Unfortunately lunar months are actually 29 days, 12 hours, 44 minutes and 2.8 seconds long and they basically plus or minus up to 7 hours over the course of 9 year cycles. A 59 tooth gear will by off by one day every two years!


What gets us closer to the 29 days, 12 hours, 44 minutes and 2.8 seconds = (29.53059xxxxx). Or if you want to make it easier twice that which would be 59.061 days for two lunar months?


You want to have a set of gear and pinion (smaller gears) teeth that are whole numbers.


35 x 40 x 71 divided by 9 x 11 x 17 = 59.061. These six gears give an accuracy of losing a day every 6661.3 years. You and your ancestors will never have to adjust this watch.




You attach this set of gears to an hour-hand gear. The gears are paired on 3 shafts like so: 9/35 and 11/40 and 17/71. 


On the 71 tooth gear you paint a nice little moon.


Above all these gears you put an stationary egg-shaped mask that covers more and more of the little painted moon as the gear turns day after day, eventually turning the full moon into a crescent and then it disappears--only to reappear on the other side as a growing crescent then into a full moon!


Sound complicated? Nope! I made a working model out of paper. The clock face is white with a cut out and a non-moving black mask. 




The 71 tooth gear is orange with a white moon on it.


As the orange gear spins you see less and less of the little moon because of the stationary black mask. Eventually the moon turns into a sliver of a crescent. As you can guess, when it keeps revolving it will pass the top of the black mask it will start growing again.






I haven't gotten my hands on a rotary table dividing index head for my milling machine (yet) to make the physical gears out of brass; but all this seems to work on my crummy little paper and cardboard mock ups. 


Who would need a watch that displays the phases of the moon accurately to within 7 hours over the course of over 6000 years? Hmm...I dunno, a werewolf?
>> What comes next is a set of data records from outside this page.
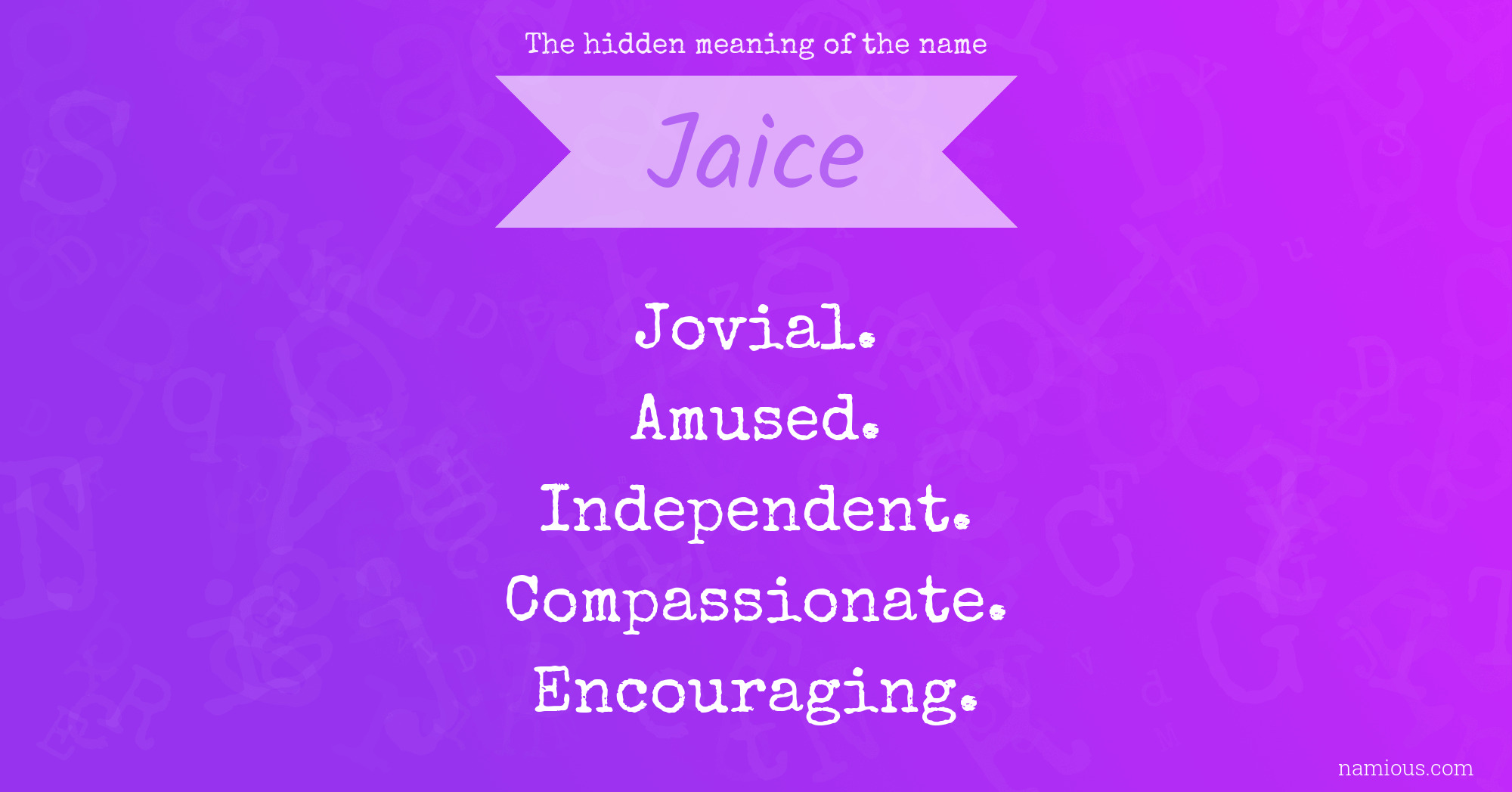 The hidden meaning of the name Jaice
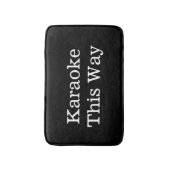 Funny Singer Gift Karaoke op deze manier Badmat (Voorkant Verticaal)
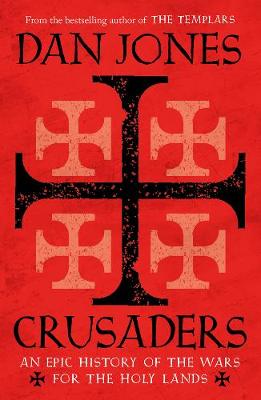 Crusaders, by Dan Jones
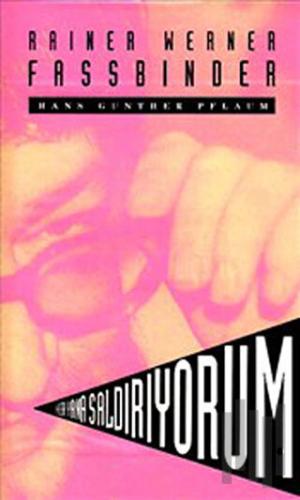 Her Yana Saldırıyorum - Rainer Werner Fassbinder | Kitap Ambarı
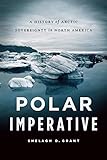 Polar Imperative A History Of Arctic Sovereignty In North America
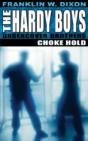 Hardy Boys: Choke Hold - Preview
Can you make a lunar watch even more accurate? Yes: but you need gears with over 800+ teeth--and that would be immensely difficult to make in my basement. Also the gears would be the size of hulahoops.


Some Serbian college professors and grad students came up with sets of real number rationalization permutations for these gears...and I found an error in their math! They had a 2 to the 3rd power instead of 2nd power. But, it turns out when you factor it all out that's what gets rid of having to draw a second little moon on the 71 tooth gear. https://www.researchgate.net/publication/265859964_SYNTHESIS_SOLID_MODELING_AND_WORKING_SIMULATION_OF_MOON_PHASE_CLOCK_MECHANISM 


#0 - N9 - ratio: 1:1 - RPM: 30

#1 - N9 - ratio: 1:1 - RPM: 30

#2 - N35 - ratio: 3.89:1 - RPM: 7.71

#3 - N11 - ratio: 3.89:1 - RPM: 7.71

#4 - N40 - ratio: 14.14:1 - RPM: 2.12

#5 - N17 - ratio: 14.14:1 - RPM: 2.12

#6 - N71 - ratio: 59.06:1 - RPM: 0.51

I might find some kid to build this out of Legos for  me as a test.